Start of Block
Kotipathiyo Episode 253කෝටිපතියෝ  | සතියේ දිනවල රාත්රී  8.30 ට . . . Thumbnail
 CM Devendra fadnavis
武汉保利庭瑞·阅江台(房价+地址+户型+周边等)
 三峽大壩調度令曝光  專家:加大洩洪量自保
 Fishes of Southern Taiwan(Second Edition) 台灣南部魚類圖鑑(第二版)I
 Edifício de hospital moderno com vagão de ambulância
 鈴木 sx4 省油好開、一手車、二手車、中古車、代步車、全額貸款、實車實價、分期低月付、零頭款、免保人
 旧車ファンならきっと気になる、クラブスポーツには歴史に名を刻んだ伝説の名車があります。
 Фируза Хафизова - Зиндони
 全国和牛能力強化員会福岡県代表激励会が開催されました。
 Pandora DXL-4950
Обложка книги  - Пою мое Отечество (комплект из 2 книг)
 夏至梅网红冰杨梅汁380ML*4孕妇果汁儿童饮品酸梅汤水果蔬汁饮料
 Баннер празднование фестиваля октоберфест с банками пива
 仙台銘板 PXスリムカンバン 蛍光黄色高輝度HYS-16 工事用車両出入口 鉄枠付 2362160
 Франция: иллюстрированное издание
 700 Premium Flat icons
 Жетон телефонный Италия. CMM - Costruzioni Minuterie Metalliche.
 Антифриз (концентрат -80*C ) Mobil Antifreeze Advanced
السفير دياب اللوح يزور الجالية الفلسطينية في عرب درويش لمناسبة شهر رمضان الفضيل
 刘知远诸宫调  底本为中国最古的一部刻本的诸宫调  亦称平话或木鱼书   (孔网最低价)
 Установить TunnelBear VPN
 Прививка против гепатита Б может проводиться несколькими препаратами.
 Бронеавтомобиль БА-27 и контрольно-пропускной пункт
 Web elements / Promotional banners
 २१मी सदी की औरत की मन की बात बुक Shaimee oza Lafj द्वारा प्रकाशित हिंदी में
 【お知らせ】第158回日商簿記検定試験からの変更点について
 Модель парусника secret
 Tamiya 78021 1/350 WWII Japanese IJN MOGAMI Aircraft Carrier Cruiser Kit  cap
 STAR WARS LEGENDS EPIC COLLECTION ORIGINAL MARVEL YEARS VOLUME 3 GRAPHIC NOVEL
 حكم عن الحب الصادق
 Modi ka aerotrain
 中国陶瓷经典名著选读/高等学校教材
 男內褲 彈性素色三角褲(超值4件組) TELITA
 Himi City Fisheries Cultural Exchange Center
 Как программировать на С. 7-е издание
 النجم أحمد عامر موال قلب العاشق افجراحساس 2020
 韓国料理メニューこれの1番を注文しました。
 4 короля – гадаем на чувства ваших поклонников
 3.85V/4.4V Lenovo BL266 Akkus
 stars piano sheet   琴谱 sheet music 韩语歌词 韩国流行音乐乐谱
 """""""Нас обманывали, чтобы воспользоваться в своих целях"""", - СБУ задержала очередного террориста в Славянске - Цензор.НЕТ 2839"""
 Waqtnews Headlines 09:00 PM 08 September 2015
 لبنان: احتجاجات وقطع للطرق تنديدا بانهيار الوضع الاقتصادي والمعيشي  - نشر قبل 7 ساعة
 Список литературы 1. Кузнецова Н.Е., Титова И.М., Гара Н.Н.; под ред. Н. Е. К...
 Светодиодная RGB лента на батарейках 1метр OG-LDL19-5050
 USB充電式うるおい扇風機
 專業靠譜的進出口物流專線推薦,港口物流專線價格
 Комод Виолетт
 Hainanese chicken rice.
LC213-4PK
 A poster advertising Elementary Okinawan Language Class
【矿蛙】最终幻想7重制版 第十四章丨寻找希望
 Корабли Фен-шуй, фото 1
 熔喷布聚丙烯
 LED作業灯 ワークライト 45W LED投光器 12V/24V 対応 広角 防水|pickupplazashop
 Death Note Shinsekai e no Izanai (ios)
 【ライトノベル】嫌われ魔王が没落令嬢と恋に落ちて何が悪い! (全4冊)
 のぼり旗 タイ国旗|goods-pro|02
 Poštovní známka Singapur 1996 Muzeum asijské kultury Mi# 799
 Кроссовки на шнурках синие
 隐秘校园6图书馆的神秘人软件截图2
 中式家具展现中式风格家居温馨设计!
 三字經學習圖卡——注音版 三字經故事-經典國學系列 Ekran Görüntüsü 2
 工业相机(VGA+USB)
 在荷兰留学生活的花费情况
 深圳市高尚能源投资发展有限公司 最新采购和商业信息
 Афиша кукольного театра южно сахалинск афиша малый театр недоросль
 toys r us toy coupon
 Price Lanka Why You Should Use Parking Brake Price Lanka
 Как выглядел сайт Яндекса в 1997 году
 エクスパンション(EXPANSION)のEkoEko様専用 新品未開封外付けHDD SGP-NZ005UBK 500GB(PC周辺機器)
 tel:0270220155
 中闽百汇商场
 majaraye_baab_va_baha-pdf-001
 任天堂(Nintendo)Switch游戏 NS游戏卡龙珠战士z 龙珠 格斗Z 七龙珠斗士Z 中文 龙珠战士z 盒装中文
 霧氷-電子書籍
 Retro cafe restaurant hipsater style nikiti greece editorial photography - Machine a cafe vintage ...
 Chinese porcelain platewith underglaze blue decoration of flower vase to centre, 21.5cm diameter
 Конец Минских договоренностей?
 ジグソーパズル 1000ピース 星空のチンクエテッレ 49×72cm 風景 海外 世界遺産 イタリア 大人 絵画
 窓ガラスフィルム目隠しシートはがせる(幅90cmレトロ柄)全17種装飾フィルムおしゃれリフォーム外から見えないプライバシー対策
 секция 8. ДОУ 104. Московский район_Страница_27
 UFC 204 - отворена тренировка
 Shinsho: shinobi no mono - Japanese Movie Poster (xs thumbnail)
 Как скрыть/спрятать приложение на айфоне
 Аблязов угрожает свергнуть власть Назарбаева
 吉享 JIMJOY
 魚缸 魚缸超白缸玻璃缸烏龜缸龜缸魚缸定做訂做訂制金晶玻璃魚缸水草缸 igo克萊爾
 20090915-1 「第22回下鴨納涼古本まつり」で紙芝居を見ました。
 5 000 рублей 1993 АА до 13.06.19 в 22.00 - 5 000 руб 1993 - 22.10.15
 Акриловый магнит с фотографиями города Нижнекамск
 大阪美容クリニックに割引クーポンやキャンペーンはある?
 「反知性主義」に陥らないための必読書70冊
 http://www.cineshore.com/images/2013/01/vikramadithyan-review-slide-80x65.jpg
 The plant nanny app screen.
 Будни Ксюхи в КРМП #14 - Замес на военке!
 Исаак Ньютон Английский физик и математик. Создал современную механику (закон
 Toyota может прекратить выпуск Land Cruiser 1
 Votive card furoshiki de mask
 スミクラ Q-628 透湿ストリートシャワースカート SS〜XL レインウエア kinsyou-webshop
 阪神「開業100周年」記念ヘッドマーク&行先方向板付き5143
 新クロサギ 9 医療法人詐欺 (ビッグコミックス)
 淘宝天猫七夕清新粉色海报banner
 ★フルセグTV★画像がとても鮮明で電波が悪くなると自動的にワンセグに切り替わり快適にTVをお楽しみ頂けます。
End of Block
Required work
Take every line from the data that includes the word "Japanese".

Answer
 Tamiya 78021 1/350 WWII Japanese IJN MOGAMI Aircraft Carrier Cruiser Kit  cap
 Shinsho: shinobi no mono - Japanese Movie Poster (xs thumbnail)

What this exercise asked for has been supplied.